> _Isi Tugas_
Alihkan ke dalam bahasa Inggris kalimat berikut dari tulisan tentang Muhammadiyah dan gerakan intelektual: "dalam berbagai forum seminar dan berbagai tulisannya, mantan Ketua Umum PP Muhammadiyah ini sering sekali menyampaikan pesan-pesan intelektualisme."

> _Teks Sumber_
------------------------------------------------

Kamis, 01 September 2011

Muhammadiyah dan Konstruksi Gerakan Intelektual

Oleh: Salman Ahmad Ridwan·
“Kerja Intelektual adalah kerja seumur hidup”
(Ahmad Syafii Maarif)
Statement Buya Syafii Maarif sengaja telah saya kutip diawal tulisan ini karena munculnya gerakan intelektual dalam kehidupan masyarakat merupakan suatu prasyarat yang sangat penting bagi pertumbuhan dan perkembangan peradaban manusia. dalam berbagai forum seminar dan berbagai tulisannya, mantan Ketua Umum PP Muhammadiyah ini sering sekali menyampaikan pesan-pesan intelektualisme. Baginya, penyebab dari mundurnya masyarakat Muslim saat ini adalah karena prasyarat intelektualisme dalam tubuh masyarakat muslim telah ditindas karena alasan agama yang difahami secara sempit dan salah, maupun karena alasan politik kekuasaan dalam upaya mengebiri kebebasan berfikir yang menjadi pilar utama bagi intelektualisme (Maarif, 2010).

------------------------------------------------

[Daftar Data]
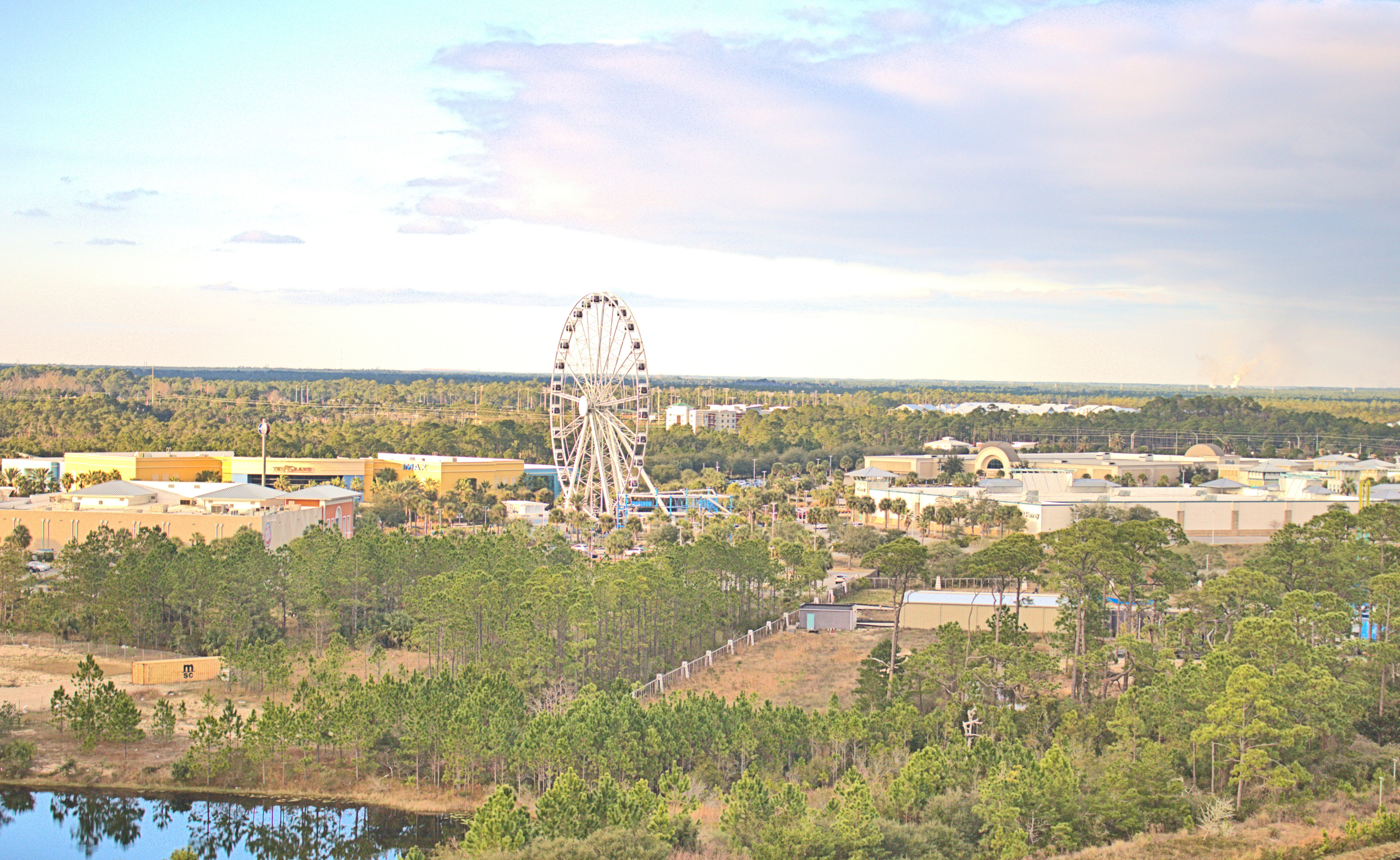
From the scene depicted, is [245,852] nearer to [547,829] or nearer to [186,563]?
[547,829]

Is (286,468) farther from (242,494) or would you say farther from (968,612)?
(968,612)

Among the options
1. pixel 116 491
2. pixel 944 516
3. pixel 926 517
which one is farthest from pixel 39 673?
pixel 926 517

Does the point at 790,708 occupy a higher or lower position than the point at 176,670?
higher

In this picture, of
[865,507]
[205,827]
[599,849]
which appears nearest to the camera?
[599,849]

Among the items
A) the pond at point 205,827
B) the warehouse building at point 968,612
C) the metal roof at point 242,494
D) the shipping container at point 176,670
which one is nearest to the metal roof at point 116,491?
the metal roof at point 242,494

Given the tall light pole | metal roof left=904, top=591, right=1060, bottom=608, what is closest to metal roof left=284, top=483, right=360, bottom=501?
the tall light pole

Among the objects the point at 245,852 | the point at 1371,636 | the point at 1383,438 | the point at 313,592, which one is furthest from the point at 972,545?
the point at 1383,438

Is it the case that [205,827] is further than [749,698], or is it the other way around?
[749,698]

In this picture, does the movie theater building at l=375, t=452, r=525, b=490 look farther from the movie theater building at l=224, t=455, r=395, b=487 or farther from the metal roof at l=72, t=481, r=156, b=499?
the metal roof at l=72, t=481, r=156, b=499

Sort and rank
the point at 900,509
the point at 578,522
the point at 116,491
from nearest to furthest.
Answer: the point at 116,491, the point at 578,522, the point at 900,509
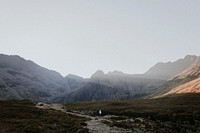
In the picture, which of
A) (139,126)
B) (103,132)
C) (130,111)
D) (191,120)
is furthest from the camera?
(130,111)

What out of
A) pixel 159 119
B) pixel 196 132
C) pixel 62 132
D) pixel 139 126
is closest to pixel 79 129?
pixel 62 132

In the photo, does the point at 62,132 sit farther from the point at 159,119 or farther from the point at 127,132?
the point at 159,119

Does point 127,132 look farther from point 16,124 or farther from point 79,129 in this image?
→ point 16,124

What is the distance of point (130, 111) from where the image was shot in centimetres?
8331

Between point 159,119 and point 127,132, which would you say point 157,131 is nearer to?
point 127,132

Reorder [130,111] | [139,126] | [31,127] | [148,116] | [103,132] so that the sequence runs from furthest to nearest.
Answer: [130,111] → [148,116] → [139,126] → [31,127] → [103,132]

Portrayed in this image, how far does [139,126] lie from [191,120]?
23.8m

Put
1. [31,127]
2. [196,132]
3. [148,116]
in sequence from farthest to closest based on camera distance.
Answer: [148,116] → [196,132] → [31,127]

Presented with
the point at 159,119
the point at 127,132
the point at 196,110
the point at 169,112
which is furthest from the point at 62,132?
the point at 196,110

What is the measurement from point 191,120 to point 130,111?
64.2 ft

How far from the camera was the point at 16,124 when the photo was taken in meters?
50.2

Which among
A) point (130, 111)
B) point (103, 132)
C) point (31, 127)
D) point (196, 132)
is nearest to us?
point (103, 132)

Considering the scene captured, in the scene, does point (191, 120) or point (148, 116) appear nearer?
point (191, 120)

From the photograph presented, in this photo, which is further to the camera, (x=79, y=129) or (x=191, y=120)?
(x=191, y=120)
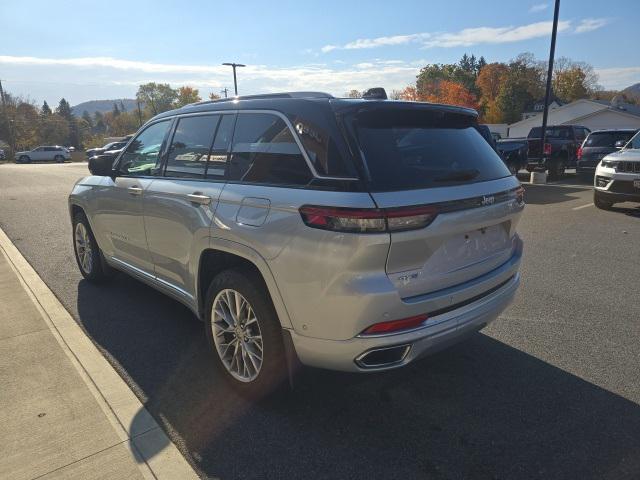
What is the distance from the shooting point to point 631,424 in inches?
107

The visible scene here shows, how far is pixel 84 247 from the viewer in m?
5.40

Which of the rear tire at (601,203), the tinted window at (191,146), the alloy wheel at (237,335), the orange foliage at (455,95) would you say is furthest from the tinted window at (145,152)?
the orange foliage at (455,95)

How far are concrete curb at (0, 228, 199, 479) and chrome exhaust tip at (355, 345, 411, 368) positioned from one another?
1020 millimetres

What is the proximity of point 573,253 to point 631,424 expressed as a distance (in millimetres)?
4173

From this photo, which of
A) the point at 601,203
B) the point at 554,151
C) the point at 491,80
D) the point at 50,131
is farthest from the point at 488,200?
the point at 491,80

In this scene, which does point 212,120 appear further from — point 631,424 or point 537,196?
point 537,196

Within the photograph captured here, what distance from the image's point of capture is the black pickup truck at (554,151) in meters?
16.1

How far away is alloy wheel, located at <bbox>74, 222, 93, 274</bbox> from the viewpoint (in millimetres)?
5250

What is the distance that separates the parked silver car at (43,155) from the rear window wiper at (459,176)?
54.6 m

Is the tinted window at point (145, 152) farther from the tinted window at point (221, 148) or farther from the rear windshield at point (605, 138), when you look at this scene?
the rear windshield at point (605, 138)

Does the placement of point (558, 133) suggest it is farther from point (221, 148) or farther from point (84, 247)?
point (221, 148)

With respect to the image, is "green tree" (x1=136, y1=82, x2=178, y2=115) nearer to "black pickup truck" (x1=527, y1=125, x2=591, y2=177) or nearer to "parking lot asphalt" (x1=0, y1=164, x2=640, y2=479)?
"black pickup truck" (x1=527, y1=125, x2=591, y2=177)

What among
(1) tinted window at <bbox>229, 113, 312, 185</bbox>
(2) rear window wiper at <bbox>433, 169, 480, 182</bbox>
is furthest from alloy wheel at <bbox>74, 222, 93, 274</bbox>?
(2) rear window wiper at <bbox>433, 169, 480, 182</bbox>

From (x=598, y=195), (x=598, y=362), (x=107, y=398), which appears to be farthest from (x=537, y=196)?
(x=107, y=398)
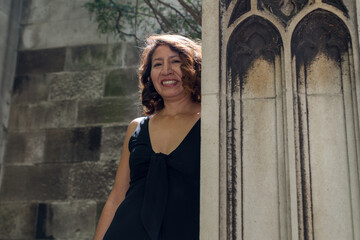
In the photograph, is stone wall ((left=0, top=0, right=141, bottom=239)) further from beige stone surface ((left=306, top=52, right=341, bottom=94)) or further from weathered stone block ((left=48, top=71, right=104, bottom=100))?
beige stone surface ((left=306, top=52, right=341, bottom=94))

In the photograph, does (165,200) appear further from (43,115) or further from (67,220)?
(43,115)

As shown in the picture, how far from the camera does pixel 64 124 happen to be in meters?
4.58

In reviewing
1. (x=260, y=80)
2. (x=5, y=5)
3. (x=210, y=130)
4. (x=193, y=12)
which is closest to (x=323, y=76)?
(x=260, y=80)

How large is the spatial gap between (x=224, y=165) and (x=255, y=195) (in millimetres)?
160

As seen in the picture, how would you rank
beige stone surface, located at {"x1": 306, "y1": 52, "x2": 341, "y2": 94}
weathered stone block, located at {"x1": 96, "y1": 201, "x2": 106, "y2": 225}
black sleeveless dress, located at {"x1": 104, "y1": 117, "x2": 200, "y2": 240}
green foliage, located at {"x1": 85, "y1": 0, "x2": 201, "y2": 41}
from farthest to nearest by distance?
green foliage, located at {"x1": 85, "y1": 0, "x2": 201, "y2": 41}
weathered stone block, located at {"x1": 96, "y1": 201, "x2": 106, "y2": 225}
black sleeveless dress, located at {"x1": 104, "y1": 117, "x2": 200, "y2": 240}
beige stone surface, located at {"x1": 306, "y1": 52, "x2": 341, "y2": 94}

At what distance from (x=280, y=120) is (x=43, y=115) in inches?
135

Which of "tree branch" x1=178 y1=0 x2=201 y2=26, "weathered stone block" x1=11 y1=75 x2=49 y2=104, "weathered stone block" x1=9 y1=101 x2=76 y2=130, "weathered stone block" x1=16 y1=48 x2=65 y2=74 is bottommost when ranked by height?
"weathered stone block" x1=9 y1=101 x2=76 y2=130

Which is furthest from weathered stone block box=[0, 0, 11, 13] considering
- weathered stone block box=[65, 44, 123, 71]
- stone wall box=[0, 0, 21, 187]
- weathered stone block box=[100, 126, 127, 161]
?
weathered stone block box=[100, 126, 127, 161]

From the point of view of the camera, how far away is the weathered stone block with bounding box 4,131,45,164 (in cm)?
458

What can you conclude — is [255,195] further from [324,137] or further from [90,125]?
[90,125]

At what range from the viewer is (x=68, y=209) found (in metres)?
4.37

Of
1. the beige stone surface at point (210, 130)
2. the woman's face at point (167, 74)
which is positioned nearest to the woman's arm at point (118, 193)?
the woman's face at point (167, 74)

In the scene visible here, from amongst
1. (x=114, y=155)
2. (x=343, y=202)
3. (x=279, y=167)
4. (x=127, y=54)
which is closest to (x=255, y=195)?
(x=279, y=167)

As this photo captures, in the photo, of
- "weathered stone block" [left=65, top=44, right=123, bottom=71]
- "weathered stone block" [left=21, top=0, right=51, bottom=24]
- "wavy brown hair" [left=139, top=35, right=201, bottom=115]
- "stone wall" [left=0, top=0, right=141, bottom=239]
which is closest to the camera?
"wavy brown hair" [left=139, top=35, right=201, bottom=115]
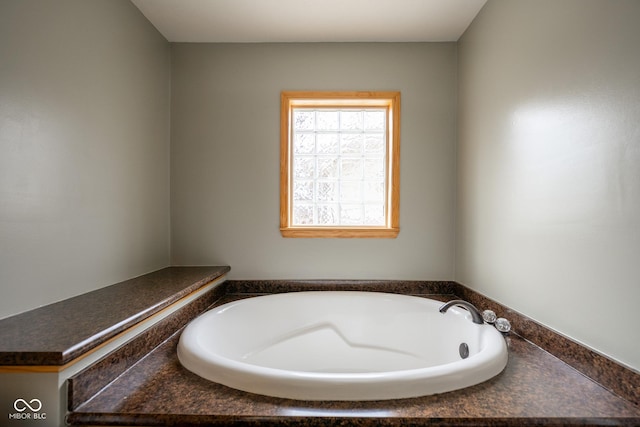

------------------------------------------------

> _Jawaban_
In various seminar forums and in his many writings, this former General Chairman of PP Muhammadiyah very often conveys messages of intellectualism.